Liu Bin, Xu Jinghao, Lan Xun, Xu Ruifeng, Zhou Jiyun, Wang Xiaolong, Chou Kuo-Chen

机构信息

School of Computer Science and Technology, Harbin Institute of Technology Shenzhen Graduate School, Shenzhen, Guangdong, China; Key Laboratory of Network Oriented Intelligent Computation, Harbin Institute of Technology Shenzhen Graduate School, Shenzhen, Guangdong, China; Shanghai Key Laboratory of Intelligent Information Processing, Shanghai, China; Gordon Life Science Institute, Belmont, Massachusetts, United States of America.

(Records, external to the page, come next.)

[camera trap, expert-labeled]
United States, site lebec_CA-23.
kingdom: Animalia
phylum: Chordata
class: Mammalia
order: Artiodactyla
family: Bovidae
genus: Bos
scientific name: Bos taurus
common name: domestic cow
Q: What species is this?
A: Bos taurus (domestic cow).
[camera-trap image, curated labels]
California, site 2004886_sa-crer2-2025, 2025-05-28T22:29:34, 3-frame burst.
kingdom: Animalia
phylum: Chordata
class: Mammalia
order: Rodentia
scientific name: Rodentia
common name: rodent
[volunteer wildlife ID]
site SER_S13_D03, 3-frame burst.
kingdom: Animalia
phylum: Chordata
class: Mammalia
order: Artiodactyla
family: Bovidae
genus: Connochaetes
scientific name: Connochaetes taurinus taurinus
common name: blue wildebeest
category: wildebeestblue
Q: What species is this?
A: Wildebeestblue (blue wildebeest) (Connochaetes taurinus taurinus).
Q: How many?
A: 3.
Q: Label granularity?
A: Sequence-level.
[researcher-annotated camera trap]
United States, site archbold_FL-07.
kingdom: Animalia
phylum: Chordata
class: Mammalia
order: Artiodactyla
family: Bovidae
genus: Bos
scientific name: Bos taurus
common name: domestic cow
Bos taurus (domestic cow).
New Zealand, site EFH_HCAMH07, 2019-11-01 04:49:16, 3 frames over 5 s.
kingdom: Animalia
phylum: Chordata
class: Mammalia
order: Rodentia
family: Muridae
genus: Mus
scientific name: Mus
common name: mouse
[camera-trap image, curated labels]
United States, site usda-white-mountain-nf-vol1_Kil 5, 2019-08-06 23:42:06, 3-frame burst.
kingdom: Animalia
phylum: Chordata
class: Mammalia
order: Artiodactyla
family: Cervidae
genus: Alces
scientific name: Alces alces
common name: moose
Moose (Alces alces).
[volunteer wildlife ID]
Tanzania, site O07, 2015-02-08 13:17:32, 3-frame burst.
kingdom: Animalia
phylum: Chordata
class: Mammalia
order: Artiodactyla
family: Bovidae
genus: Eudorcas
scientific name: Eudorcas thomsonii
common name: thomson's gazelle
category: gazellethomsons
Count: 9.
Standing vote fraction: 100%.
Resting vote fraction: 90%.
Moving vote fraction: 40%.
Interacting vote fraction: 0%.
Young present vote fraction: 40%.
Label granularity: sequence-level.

School of Computer Science and Technology, Harbin Institute of Technology Shenzhen Graduate School, Shenzhen, Guangdong, China.

出版信息

PLoS One. 2014 Sep 3;9(9):e106691. doi: 10.1371/journal.pone.0106691. eCollection 2014.

Abstract

Playing crucial roles in various cellular processes, such as recognition of specific nucleotide sequences, regulation of transcription, and regulation of gene expression, DNA-binding proteins are essential ingredients for both eukaryotic and prokaryotic proteomes. With the avalanche of protein sequences generated in the postgenomic age, it is a critical challenge to develop automated methods for accurate and rapidly identifying DNA-binding proteins based on their sequence information alone. Here, a novel predictor, called "iDNA-Prot|dis", was established by incorporating the amino acid distance-pair coupling information and the amino acid reduced alphabet profile into the general pseudo amino acid composition (PseAAC) vector. The former can capture the characteristics of DNA-binding proteins so as to enhance its prediction quality, while the latter can reduce the dimension of PseAAC vector so as to speed up its prediction process. It was observed by the rigorous jackknife and independent dataset tests that the new predictor outperformed the existing predictors for the same purpose. As a user-friendly web-server, iDNA-Prot|dis is accessible to the public at http://bioinformatics.hitsz.edu.cn/iDNA-Prot_dis/. Moreover, for the convenience of the vast majority of experimental scientists, a step-by-step protocol guide is provided on how to use the web-server to get their desired results without the need to follow the complicated mathematic equations that are presented in this paper just for the integrity of its developing process. It is anticipated that the iDNA-Prot|dis predictor may become a useful high throughput tool for large-scale analysis of DNA-binding proteins, or at the very least, play a complementary role to the existing predictors in this regard.

摘要

DNA结合蛋白在各种细胞过程中发挥着关键作用,如识别特定核苷酸序列、转录调控和基因表达调控,是真核生物和原核生物蛋白质组的重要组成部分。在后基因组时代,随着蛋白质序列的大量涌现,仅基于序列信息开发准确、快速识别DNA结合蛋白的自动化方法是一项严峻挑战。在此,通过将氨基酸距离对耦合信息和氨基酸简约字母特征纳入通用伪氨基酸组成(PseAAC)向量,建立了一种名为“iDNA-Prot|dis”的新型预测器。前者可捕捉DNA结合蛋白的特征以提高其预测质量,而后者可降低PseAAC向量的维度以加速其预测过程。通过严格的留一法和独立数据集测试观察到,新预测器在相同目的上优于现有预测器。作为一个用户友好的网络服务器,可通过http://bioinformatics.hitsz.edu.cn/iDNA-Prot_dis/ 向公众开放使用iDNA-Prot|dis。此外,为方便绝大多数实验科学家,提供了一份逐步操作指南,介绍如何使用网络服务器获得所需结果,而无需遵循本文中仅为其开发过程完整性而呈现的复杂数学方程。预计iDNA-Prot|dis预测器可能成为大规模分析DNA结合蛋白的有用高通量工具,或者至少在这方面对现有预测器起到补充作用。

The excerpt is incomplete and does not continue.